= Task material =
+--

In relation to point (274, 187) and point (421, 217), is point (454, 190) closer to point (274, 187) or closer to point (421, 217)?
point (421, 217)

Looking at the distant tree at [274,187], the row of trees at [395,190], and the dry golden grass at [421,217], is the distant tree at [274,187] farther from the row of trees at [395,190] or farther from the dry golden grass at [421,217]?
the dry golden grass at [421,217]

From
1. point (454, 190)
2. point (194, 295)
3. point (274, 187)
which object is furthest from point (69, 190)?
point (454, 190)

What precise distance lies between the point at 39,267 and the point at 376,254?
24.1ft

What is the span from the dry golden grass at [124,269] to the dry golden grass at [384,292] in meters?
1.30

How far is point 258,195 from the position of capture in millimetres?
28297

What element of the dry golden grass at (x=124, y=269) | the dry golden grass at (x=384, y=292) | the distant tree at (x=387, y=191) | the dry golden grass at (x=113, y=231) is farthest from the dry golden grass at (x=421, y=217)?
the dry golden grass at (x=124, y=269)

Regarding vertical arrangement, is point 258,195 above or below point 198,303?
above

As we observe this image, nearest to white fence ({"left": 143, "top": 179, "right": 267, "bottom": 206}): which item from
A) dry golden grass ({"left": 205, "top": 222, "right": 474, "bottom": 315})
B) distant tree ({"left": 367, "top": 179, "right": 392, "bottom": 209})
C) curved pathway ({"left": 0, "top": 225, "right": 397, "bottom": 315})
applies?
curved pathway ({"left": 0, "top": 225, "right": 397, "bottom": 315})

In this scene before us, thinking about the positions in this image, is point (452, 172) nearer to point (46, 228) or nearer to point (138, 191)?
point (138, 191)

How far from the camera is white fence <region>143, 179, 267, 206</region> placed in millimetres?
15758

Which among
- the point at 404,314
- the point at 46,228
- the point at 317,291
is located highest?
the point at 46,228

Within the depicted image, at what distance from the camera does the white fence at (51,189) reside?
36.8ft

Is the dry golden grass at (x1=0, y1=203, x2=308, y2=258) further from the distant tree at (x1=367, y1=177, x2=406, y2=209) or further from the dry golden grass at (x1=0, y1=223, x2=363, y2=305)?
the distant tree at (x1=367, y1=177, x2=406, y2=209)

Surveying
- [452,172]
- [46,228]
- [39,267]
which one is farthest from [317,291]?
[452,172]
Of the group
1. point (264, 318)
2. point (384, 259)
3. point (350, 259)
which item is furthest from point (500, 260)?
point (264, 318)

+--

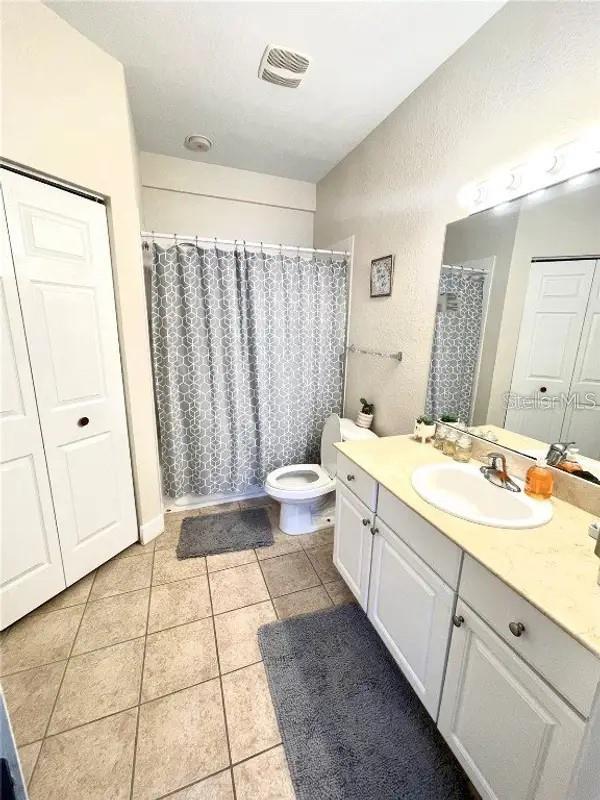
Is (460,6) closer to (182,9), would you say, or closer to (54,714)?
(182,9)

+--

= What you need to do =
Pick out each line in the material above that contains the word "millimetres".

= The completed task =
How far is point 258,195 from the position of capture in millimetres?
How far from the camera is white fence <region>143, 179, 267, 206</region> placed in millimetres?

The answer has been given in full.